2013年全国学力テスト結果公表、相変わらず順位や平均点に執着

 文部科学省は8月27日、2013年4月に実施した全国学力テストの結果を発表した。


 報道では相変わらず、都道府県別の順位や、全国平均と比較して自県の成績は上か下かという一面的な視点での取り上げ方となっている。
 地方紙や放送局ローカルニュースのウェブサイトでの見出しや本文から拾ってみる。なお、県名の固有名詞はこちらの判断で伏せた。

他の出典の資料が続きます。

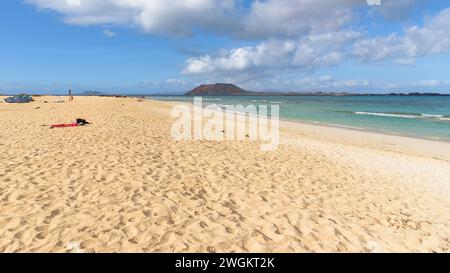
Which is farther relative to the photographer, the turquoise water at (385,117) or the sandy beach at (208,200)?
the turquoise water at (385,117)

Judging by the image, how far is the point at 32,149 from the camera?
34.6 ft

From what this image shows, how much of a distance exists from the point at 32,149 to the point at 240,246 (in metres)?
9.08

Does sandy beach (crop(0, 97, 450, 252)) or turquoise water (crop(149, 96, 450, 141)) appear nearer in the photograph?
sandy beach (crop(0, 97, 450, 252))

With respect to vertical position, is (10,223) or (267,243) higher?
(10,223)

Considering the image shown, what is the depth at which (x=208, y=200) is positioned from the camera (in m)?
6.75

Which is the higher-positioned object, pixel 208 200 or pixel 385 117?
pixel 385 117

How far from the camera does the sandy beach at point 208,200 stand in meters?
5.02

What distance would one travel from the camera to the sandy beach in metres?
5.02

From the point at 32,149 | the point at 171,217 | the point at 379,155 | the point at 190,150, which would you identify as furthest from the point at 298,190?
the point at 32,149

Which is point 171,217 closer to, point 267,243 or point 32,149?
point 267,243

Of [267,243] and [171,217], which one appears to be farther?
[171,217]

  • 本県、小6全教科で平均以下 全国学力テスト結果(A県地方紙ウェブ見出し)
  • 全国学力テスト、B県の小学校**位、中学校**位(B県放送局ウェブ見出し)
  • 「C県は小学校・中学校ともに正答率が全ての教科で全国平均を上回りましたが、都道府県別の順位は、ほとんどの教科で下がりました。」(C県放送局ウェブ本文)
  • 「D県は全国平均と比べ、平均正答率の差は全体的に縮まったものの、すべての科目で平均を下回り、さらに、予習、復習の実施については、大きく下回っていることがわかりました。」(D県放送局ウェブ本文)

 どこの新聞社や放送局もこんな調子でうんざりする。
 全国学力テストはもともと、競争と序列化を意図して導入されたものである。世論の批判を反映し、文部科学省も表向きは「競争と序列化を避ける」として平均点公表は都道府県までにとどめるとした。しかしそれでも、順位や全国平均との比較だけにとらわれた一面的な扱いが横行している形になっている。これこそ競争と序列化ではないのか。
 テストで測れる学力はほんの一部分でしかない。全体的な傾向をみるにしても、個別児童・生徒の到達度をみるにしても、都道府県の順位や、全国平均と都道府県平均との比較など、本来は無意味に近い情報である。しかし無意味情報だけがひとり歩きしている。
 全国学力テストは中止すべきである。少なくとも、国の文教政策の参考にするためだけの純粋な資料としての運営とし、都道府県別順位や平均点からは決別するようなやり方に抜本的に変える必要がある。